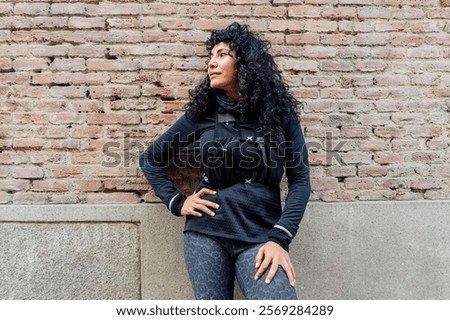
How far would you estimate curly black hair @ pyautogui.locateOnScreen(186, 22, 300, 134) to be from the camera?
---
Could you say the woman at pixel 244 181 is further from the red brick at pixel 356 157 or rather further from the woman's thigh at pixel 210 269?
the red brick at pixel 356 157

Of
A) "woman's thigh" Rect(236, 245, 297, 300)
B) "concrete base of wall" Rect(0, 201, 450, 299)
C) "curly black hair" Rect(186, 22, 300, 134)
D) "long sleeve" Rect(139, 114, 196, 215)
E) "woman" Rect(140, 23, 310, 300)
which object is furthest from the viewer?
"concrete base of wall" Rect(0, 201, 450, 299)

EXERCISE PROMPT: Count the lines of the material above that contain the word "concrete", treating uppercase and lowercase as different. Reply with the number only.

RESPONSE TO THIS TASK: 2